Hospital discharge data were found to be fairly specific but insensitive in the reporting of acute ischemic stroke and thrombolysis, providing misleading indications about both quantity and quality of acute ischemic stroke hospital care. Efforts to improve coding accuracy should precede the use of hospital discharge data to measure hospital performances in acute ischemic stroke care.
在多个国家,利用主要依据国际疾病分类-第九版临床修订版(ICD9-CM)编码的医院出院数据来为卫生系统提供信息并监测医院绩效已十分常见,但常规实践中急性缺血性脑卒中的诊断编码的可靠性尚不确定。本研究旨在通过 2015 年意大利佛罗伦萨地区的六家医院的出院数据与病历记录审查比较,评估 ICD9-CM 编码用于识别急性缺血性脑卒中及使用溶栓治疗的准确性。
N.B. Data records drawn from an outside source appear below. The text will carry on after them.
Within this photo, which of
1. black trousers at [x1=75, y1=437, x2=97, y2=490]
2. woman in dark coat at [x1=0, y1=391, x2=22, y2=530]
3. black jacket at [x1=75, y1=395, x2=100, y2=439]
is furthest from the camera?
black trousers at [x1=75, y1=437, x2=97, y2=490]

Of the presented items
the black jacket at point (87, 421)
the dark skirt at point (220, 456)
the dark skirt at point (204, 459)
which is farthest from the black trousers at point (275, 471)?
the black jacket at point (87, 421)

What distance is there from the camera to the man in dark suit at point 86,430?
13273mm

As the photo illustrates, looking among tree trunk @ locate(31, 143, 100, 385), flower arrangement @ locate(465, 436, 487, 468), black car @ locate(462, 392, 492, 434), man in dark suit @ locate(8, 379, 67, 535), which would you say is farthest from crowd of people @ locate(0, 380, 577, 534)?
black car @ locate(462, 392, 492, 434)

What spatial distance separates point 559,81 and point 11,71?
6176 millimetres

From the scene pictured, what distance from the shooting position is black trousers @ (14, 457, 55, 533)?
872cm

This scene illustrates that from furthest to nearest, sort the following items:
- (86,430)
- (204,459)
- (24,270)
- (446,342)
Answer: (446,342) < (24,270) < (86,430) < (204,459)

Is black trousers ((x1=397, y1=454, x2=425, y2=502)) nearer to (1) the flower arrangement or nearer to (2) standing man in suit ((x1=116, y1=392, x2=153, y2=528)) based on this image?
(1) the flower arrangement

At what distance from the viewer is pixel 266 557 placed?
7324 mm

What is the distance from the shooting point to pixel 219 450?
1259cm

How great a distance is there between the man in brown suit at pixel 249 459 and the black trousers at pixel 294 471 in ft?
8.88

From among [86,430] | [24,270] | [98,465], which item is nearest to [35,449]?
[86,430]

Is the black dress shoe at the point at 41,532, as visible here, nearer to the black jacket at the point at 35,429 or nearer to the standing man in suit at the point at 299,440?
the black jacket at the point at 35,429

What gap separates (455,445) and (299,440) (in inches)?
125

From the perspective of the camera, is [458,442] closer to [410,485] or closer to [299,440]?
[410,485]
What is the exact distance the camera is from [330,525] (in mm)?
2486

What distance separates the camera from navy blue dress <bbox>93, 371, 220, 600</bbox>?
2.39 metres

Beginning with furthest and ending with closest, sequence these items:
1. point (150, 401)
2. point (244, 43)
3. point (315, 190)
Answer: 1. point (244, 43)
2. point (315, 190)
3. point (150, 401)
我们对意大利佛罗伦萨地区的六家医院 2015 年所有 3915 例潜在急性脑卒中事件的病历进行了审查。然后,我们使用临床裁决对 ICD9-CM 编码组 4331、4341 和溶栓治疗编码 99.10 与病历记录审查进行了敏感性和阳性预测值评估。对于每个假阳性病例,我们获得了实际诊断。对于每个假阴性病例,我们获得了主要和次要 ICD9-CM 诊断。
病历记录审查确定了 1273 例急性缺血性脑卒中事件。出院记录在这些事件中确定了 898 例(真阳性病例),但遗漏了 375 例(假阴性病例),并确定了 104 例最终未被确认为急性缺血事件的病例(假阳性病例)。特定编码组的阳性预测值为 4331 编码为 85.7%(95%CI,74.6-93.3),4341 编码为 89.9%(95%CI,87.8-91.7)。ICD9-CM 编码 99.10 识别的溶栓治疗仅在 6.0%的急性缺血性脑卒中事件中记录,但在病历记录审查中为 13.6%。
医院出院数据在报告急性缺血性脑卒中及溶栓治疗时被发现具有相当的特异性但不敏感,这对急性缺血性脑卒中医院护理的数量和质量提供了误导性的指示。在使用医院出院数据来衡量急性缺血性脑卒中护理的医院绩效之前,应努力提高编码的准确性。